THE RECORDS section start
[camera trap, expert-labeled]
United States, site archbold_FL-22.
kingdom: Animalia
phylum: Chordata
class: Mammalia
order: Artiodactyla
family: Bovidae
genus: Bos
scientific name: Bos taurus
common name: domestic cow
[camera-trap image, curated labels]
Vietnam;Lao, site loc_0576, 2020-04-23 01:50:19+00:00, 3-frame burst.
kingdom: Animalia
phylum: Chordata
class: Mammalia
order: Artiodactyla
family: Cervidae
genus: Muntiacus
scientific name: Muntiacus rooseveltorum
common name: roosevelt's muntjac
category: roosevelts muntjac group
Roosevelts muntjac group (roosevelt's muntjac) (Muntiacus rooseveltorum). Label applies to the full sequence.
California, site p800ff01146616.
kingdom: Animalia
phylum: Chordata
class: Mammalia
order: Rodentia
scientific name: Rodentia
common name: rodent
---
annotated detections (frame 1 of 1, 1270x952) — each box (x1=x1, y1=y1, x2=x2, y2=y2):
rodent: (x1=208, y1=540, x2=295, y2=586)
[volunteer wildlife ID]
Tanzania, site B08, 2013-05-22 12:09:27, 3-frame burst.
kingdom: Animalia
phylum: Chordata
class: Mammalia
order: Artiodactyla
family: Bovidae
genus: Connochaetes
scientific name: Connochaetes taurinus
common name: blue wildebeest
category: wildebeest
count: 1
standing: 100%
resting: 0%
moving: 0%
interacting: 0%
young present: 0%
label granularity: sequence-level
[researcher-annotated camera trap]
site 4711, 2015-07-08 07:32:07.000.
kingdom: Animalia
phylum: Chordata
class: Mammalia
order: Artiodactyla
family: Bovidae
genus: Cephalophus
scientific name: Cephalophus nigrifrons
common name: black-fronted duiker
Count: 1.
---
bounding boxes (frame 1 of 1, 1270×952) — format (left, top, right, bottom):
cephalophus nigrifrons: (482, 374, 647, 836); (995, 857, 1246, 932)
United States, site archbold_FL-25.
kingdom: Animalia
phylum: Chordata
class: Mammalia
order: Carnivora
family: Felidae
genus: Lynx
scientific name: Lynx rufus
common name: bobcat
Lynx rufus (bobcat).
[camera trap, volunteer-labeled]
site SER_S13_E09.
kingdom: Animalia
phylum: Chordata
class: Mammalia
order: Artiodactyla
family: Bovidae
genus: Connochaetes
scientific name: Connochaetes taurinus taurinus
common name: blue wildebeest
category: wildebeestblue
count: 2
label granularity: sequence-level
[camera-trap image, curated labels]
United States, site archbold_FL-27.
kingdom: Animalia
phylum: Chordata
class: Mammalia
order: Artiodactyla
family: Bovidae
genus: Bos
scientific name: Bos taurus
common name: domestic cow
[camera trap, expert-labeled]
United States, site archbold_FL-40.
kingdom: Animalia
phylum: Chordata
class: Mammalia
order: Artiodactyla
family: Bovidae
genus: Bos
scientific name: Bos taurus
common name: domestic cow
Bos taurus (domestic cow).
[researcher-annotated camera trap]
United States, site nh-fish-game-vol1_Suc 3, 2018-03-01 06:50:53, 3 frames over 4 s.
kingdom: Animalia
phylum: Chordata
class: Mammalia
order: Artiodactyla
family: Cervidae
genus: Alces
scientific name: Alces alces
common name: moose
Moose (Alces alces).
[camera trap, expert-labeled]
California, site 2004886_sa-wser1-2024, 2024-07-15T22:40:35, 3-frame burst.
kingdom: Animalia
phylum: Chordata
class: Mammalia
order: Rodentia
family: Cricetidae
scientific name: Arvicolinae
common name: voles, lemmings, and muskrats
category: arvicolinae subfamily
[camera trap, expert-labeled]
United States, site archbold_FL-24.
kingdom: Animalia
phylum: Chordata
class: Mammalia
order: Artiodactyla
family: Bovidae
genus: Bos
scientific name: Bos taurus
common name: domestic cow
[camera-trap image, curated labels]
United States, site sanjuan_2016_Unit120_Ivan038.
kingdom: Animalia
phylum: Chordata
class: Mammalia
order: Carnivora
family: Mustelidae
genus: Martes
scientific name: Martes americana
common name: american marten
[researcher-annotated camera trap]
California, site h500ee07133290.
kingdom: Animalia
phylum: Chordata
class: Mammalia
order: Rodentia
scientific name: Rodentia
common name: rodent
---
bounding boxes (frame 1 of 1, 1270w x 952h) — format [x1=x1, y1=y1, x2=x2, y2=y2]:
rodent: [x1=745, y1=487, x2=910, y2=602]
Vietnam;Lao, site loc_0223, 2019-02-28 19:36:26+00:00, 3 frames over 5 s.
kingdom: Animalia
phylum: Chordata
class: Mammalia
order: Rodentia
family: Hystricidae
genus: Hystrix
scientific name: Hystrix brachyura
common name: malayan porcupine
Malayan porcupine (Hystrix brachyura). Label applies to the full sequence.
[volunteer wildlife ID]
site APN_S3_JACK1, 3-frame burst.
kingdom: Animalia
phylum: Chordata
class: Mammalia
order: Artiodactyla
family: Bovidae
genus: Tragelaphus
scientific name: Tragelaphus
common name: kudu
THE RECORDS section end
- _WHAT TO DO_: Copy all lines of the material above where the string "Vietnam" occurs.

- _ANSWER SECTION_:
Vietnam;Lao, site loc_0576, 2020-04-23 01:50:19+00:00, 3-frame burst.
Vietnam;Lao, site loc_0223, 2019-02-28 19:36:26+00:00, 3 frames over 5 s.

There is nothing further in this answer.